It is now widely known that the Buffalo mass shooter’s motivations were entirely racist, evidenced by his lengthy manifesto riddled with blatant hatred against the Black community and anti-semitism. In that manifesto, he repeatedly cited replacement theory. Replacement theory conspiracists believe that the U.S.will soon become a country where whites continuously lose opportunities and their overall sense of security and safety. The theory was formerly confined to more obscure white supremacist communities online but has now become a more widespread ideology among whites. Throughout the 2010s, replacement theory slowly began to catch hold of those in the conservative media.
After the incident in Buffalo, mainstream media and social justice advocates quickly drew the connection between replacement theory and conservative media’s call for harsher immigration laws and policies, particularly against people from Latin American countries. For instance, media outlets such as The Washington Post and Fortune highlighted the connection between replacement theory and Tucker Carlson’s anti-immigrant rants on Fox News. Outlets including Newsweek have long pointed out Carlson’s racist tirades about immigrants. For instance, last year Newsweek reported that Carlson went on a rant about immigrants and said he wanted to live in a “clean country.” He proceeded to say “ Advanced, civilized countries are orderly and they’re clean – people don’t throw McDonalds out the window, they don’t leave dirty diapers by the side of the river. I’m sorry, they don’t,” Carlson said.
While the media has effectively connected Carlson’s racist rhetoric against immigrants with replacement theory, they have unfortunately remained silent about the connection between conservative media’s stance on mass incarceration and replacement theory, including in their rhetoric about violent crime. For instance, in one Fox News episode entitled, The Media needs to stop lying about violent crime, Carlson showed a clip of a law enforcement official calling a Black man who committed violence an “animal that probably should not be out on our streets.” After he played the clip, Carlson quipped that what the official said was the “absolute truth,” and then questioned why that particular locality did not enact more punitive laws and policies that would keep people who commit violent acts permanently off the streets. In another episode, while discussing violence in majority-Black Baltimore, Carlson stated that Baltimore was “one of the worst places in the western hemisphere.” He then said that the city’s District Attorney Marilyn Mosby was too “soft” on crime because she recently announced that she would stop prosecuting individuals for low-level offenses such as drug possession and prostitution.

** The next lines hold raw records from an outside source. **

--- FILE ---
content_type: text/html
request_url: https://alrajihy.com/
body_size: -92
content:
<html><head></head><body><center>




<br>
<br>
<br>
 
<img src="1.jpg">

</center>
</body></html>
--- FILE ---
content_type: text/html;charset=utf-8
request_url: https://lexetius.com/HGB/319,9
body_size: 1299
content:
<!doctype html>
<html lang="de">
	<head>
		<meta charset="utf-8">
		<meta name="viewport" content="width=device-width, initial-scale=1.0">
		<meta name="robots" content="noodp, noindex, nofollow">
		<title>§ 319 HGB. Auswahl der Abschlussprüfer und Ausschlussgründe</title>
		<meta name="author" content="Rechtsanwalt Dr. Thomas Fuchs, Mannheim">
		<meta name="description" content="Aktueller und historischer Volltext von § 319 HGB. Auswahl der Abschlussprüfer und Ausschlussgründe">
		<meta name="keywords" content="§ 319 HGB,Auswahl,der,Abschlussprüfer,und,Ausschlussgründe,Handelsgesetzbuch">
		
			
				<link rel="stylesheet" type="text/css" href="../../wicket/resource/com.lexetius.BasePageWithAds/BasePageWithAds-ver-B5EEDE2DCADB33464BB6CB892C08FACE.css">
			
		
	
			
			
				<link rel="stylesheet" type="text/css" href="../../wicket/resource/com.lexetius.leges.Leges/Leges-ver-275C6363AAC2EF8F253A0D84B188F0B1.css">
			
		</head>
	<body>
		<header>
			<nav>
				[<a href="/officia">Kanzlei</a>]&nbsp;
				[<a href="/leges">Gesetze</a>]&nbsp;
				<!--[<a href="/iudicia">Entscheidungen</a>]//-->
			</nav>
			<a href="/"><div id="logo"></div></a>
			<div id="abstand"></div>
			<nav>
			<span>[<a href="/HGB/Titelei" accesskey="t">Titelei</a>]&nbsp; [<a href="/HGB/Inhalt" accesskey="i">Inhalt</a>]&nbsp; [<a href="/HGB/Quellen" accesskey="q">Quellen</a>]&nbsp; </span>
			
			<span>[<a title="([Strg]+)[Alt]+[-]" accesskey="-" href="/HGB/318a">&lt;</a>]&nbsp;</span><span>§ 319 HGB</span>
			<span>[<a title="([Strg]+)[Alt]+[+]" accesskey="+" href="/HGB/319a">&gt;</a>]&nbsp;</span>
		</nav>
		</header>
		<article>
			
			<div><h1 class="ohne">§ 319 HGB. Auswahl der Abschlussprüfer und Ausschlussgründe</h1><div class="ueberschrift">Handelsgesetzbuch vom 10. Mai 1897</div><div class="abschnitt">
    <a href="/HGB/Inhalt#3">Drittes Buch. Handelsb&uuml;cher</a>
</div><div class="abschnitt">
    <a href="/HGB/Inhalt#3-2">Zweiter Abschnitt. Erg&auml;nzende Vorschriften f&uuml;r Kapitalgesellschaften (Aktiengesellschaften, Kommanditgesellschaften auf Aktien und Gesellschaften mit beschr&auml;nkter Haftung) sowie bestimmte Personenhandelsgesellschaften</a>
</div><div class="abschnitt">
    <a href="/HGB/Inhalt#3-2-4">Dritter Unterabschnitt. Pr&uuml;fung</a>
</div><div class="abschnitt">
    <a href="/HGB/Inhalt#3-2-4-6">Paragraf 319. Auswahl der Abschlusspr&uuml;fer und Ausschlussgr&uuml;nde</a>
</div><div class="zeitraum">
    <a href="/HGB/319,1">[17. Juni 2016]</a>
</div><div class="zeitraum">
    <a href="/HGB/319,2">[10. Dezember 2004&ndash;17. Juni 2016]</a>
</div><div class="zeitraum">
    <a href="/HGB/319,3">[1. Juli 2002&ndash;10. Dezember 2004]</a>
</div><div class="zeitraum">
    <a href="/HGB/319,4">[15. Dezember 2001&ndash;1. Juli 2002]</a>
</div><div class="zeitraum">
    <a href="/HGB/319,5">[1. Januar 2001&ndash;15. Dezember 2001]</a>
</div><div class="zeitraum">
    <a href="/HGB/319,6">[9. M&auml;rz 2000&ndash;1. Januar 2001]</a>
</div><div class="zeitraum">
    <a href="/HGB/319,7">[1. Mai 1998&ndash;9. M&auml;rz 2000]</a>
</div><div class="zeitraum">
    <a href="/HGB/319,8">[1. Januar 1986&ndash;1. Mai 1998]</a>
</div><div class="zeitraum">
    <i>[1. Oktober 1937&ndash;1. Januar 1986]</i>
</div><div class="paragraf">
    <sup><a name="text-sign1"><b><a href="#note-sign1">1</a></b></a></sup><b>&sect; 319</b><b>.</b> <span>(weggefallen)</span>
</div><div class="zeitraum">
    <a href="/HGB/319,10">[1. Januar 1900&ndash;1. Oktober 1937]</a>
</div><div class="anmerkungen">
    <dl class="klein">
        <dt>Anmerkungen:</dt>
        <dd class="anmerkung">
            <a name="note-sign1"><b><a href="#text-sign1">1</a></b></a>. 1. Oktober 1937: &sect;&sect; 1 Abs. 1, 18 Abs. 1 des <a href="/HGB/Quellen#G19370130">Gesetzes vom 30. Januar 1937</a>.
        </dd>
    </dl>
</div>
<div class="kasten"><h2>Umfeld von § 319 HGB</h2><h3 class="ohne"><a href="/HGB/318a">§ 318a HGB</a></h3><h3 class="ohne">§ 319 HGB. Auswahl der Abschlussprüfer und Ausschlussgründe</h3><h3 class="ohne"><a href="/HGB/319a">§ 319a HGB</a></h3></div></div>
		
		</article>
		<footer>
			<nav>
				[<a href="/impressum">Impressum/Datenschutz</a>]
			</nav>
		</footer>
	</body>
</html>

Conservative media’s tough-on-crime stance is oftentimes driven by a desire to rid American society of Black and Brown folks, a desire that, for an increasing number of whites, is being fueled by replacement theory.
Conservative media’s tough-on-crime stance is oftentimes driven by a desire to rid American society of Black and Brown folks, a desire that, for an increasing number of whites, is being fueled by replacement theory. In her essay entitled “Race and Criminalization,” Dr. Angela Davis highlights how conservative journalists in the late 1990s pushed for more punitive laws that would rid cities of Black and Brown people by incarcerating them, she wrote, “All that matters is the elimination of crime – and you get rid of people who, according to the prevailing racial common sense, are the most likely people to whom criminal acts will be attributed.” Years later, in her book Are Prisons Obsolete?, Davis wrote that “The massive prison-building project that began in the 1980s created the means of concentrating and managing what the capitalist system had implicitly declared to be human surplus. In the meantime, elected officials and the dominant media justified the new draconian sentencing practices, sending more and more people to prisons… arguing that this was the only way to make our communities safe from murderers, rapists, and robbers.”
The system of mass incarceration, which is rooted in racist laws and practices such as the Black Codes and slave patrols, has always rested on the theory that the white race must protect itself from losing power and dominance over Black and Brown folks in the U.S. The mainstream media’s failure to make the connection between mass incarceration and replacement theory shows how normalized America’s punitive mass incarceration system is, as well as how deeply entrenched it is in our society. Dr. Davis puts it best in Race and Criminalization, “The dangerous and indeed fascistic trend towards a progressively greater number of hidden incarcerated human populations is itself rendered invisible.”